Using batteries to produce hydrogen peroxide from air for industrial applications

Hydrogen peroxide (H₂O₂) is widely used as a bleach, disinfectant, and oxidising agent, among other things. However, industrial production of H₂O₂ is expensive and uses a lot of energy owing to the rare and precious metal catalysts used in its production. Researchers at the Indian Institute of Science (IISc) have developed an alternative, onsite production strategy for H₂O₂ that can also degrade industrial pollutants like toxic dyes.

The scientists have utilised a zinc-air battery in which oxygen reduction generates H₂O₂. "Zinc is an abundant and historically-used element … it is very cheap and abundant in India," says Aninda J Bhattacharyya, Professor in the Interdisciplinary Centre for Energy Research (ICER) and Solid State and Structural Chemistry Unit (SSCU), and corresponding author of the study published in Small Methods.

A metal-air battery has a metal like zinc as the anode (negative electrode) and ambient air as the cathode (positive electrode). When the battery discharges – releases energy – oxygen from ambient air gets reduced at the cathode, producing H₂O₂.

The electrochemical reduction of oxygen proceeds through two ways, one of which forms H₂O₂. “The strategy here is to control the extent of the oxygen reduction reaction. If you don't control it at some level, it will just go and form water,” explains Bhattacharyya.

This control can be achieved using specific catalysts. "We are using a metal-free catalyst based on carbon," says Asutosh Behera, first author and PhD student at SSCU. These inexpensive catalysts usually drive the reaction along the route that forms water where the selectivity towards H₂O₂ is less. However, incorporating certain chemical modifications in these catalysts, like adding oxygen functional groups, directs the reaction selectivity towards the production of H₂O₂.

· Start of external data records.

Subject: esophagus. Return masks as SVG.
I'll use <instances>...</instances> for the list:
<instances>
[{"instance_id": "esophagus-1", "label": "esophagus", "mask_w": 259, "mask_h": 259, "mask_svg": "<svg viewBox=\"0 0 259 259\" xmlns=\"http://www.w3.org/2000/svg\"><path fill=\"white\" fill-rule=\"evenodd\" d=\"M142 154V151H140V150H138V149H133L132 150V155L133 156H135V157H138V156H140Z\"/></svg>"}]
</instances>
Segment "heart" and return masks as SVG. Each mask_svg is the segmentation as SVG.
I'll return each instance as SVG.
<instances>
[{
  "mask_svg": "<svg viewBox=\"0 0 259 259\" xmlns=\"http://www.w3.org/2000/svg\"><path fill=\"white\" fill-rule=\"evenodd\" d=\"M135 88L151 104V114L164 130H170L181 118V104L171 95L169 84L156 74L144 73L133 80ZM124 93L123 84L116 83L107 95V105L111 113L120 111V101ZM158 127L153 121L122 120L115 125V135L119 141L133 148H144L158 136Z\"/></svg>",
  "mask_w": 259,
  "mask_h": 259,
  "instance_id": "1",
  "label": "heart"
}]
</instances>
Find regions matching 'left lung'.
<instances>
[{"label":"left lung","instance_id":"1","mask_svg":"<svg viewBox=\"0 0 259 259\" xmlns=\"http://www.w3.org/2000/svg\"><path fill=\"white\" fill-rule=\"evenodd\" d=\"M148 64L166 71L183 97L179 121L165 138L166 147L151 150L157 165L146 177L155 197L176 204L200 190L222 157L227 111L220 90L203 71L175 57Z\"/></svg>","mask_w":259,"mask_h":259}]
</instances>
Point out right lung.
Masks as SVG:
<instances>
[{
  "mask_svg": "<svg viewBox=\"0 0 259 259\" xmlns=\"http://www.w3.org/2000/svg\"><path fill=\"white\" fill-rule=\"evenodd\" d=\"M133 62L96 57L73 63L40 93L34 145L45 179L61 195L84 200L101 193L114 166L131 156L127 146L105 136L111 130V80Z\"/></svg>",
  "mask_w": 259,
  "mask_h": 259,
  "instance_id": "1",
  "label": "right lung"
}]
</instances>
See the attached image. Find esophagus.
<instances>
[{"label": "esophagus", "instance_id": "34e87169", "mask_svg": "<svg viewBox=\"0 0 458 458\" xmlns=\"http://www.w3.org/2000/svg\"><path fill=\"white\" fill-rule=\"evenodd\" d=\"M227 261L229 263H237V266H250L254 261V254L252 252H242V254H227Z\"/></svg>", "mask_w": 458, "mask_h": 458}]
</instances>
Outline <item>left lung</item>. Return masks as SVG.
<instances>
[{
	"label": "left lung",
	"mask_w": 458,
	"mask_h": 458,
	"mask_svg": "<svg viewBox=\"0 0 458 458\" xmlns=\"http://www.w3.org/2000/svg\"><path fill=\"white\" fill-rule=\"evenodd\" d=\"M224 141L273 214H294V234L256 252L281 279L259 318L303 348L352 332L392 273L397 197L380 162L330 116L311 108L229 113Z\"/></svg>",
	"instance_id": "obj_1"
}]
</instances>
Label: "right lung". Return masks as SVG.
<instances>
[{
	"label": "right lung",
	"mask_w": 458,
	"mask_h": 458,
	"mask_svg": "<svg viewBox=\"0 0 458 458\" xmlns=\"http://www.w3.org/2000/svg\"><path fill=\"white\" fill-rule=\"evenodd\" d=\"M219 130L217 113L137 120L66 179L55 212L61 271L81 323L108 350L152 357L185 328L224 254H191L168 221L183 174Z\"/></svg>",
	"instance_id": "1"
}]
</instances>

Bhattacharyya explains that using a battery to directly produce H₂O₂ is a novel approach. "You don't have to do other things. You have a battery, and you run it. We have curtailed the voltage such that it is only producing H₂O₂."

Another advantage of using batteries is that they produce or store electrical energy in addition to chemical reactions. “What we are doing is that along with producing H₂O₂, we are storing energy because it takes place inside the cell,” Bhattacharyya adds.

The H₂O₂ generated must be detected since it is colourless. This can be done by introducing a dye, a toxic pollutant produced by the textile industry. When H₂O₂ is created, it reacts with the dye, degrading it and changing its colour. "The H₂O₂ generated will further decompose into various radicals (such as hydroxide and superoxide) – highly raw, reactive organic species – that will eventually degrade the textile dye," Behera explains. This degradation helps increase the efficiency of H₂O₂ production and eliminate the toxic dye.

"There are some fundamental challenges which must be overcome," Bhattacharyya notes. For example, a metal-air battery has three phases – solid (zinc), liquid (electrolyte), and gas (air). This makes handling them more challenging than most batteries with only two phases.

Despite these challenges, the researchers believe that the strategy is scalable and may have other applications, like generating electricity in remote locations. "This method is very sustainable, low-cost, and highly energy-efficient," says Bhattacharyya.